Working on my little project has tried my patience to the extreme. Not because it's overly difficult (though it has been a challenge). The issues is that solving a problem doesn't end the problem. Either the solution needs to be put into effect (over and over and over, in a never ending cycle) or the solution just creates a new problem.

Take hair, for example.

I'm not an artist. I feel like a total nut job thinking I can possibly do what I want to do with my complete lack of any skill. Logically, I have no reason to feel this way. The choices I've made turn out a pretty decent product, so I should just be happy. But I can't help feeling like a fraud.
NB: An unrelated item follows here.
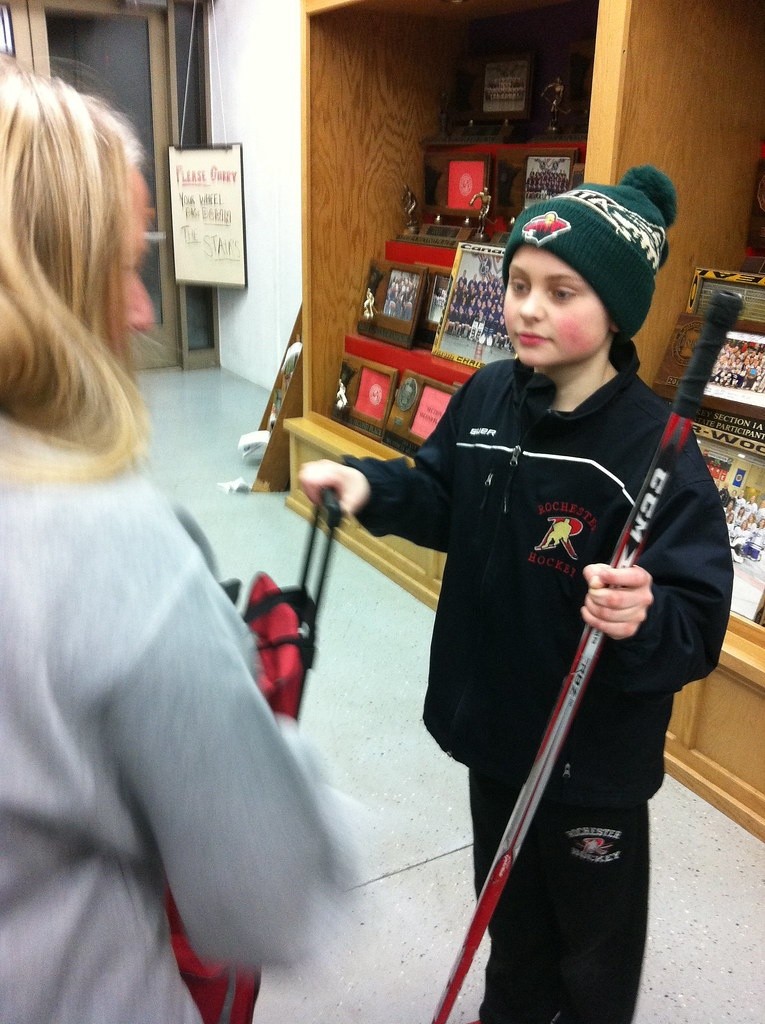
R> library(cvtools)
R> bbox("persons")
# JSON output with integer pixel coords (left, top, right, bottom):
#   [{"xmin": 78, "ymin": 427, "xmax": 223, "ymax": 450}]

Especially considering how fast I can do it. Still. Not an artist.

I get around that limit by cheating. I'm cool with that, because I created my cheats--I stood on the shoulders of others to get there, but they are still mine. 

The cheating has it's drawbacks. Hair being one of them. All of the hair I can use is trying very hard to be realistic. I'm trying very hard to something other than realistic. Pretty much the opposite. Photo-realism is hard, and not really worth the effort, IMO. At least not without the big bucks to justify all of the work. I'd like to get paid for this effort, but that's not why I am doing is. I don't expect to get paid. Rather the opposite, in fact.

Unfortunately, the hair looked fake when I made it look fake. You'd think that would be a good thing, but it's not.

Top right, although all of the hair suffers from the same problem. Black hair just hides it better.

It doesn't look like hair. It looks like pile of clay. I had hopped to avoid having to mess too deeply with the hair, because I didn't think I could solve the issues. In photo real mode that hair is doing a lot of tricks to make it look far, far different. But those tricks don't respect the the quirks of the render engine I'm using--or maybe the engine does respect the tricks. Likely the latter, given how basic the tricks are. I had hoped the way I was creating the NPR would cover for the multitude of sins of the hair. Like a hat.

Lazy as I am, I was willing to let it go at that, but a third party review found it wanting. So, hair 3.0:



Version 3 is basically a compromise between versions 1 and 2. I think it looks much better, but then I was okay with version 2, so what do I know? It's stuff like this that kicks the legs out from under my confidence. I'm just not qualified to judge the quality of this stuff. I keep telling myself that it doesn't have to be good if gets the point across. I just don't know that it's getting the point across.

All of the work I've put into it, I just want it to be done. Of course, it's not. Far from it. It's not that I mind the work. I actually enjoy it. But it's so much. Once I "finish" something, or find a solution, I can't manage to pat myself on the back before I realize how much more I have left to do.

Wednesday, December 10, 2014

Once Upon a Midnight Weary

Since the day I started this project, sleep has been in short supply. I'm tired, and I can't think. This is bad, as thinking is how I earn my pay. Thinking is what I need to do to take this thing to the next level. I'd like to just go to sleep, but the workday remains

Now that I think of it, no it doesn't. I'm self employed. The workday ends when I say it does.

Heh.

I've reached the point where I want to share the fruit of my creative endeavors, but they aren't yet ripe. As a compromise, I'll be vaguebooking here. No one reads this anyway.  It's the perfect compromise. Someone might see it, (the world's moved on to Tumblr, though) so it's as if I'm sharing. Yet, it's vanishingly unlikely that anyone will be spoiled by a post here, or get their hopes up for a product I can't actually deliver.

Now that the introduction is over, the meat of the story is that the story isn't meaty enough. It's lean on action. This is a problem because later parts of the story are quite heavy on action. given the comparatively slow pace of the delivery, I feel like having the action build suddenly, just before the second half, would be...wrong. One might (rightfully) accuse me of pulling a Cerberus.

Huh. What do ya know. This has already been profitable.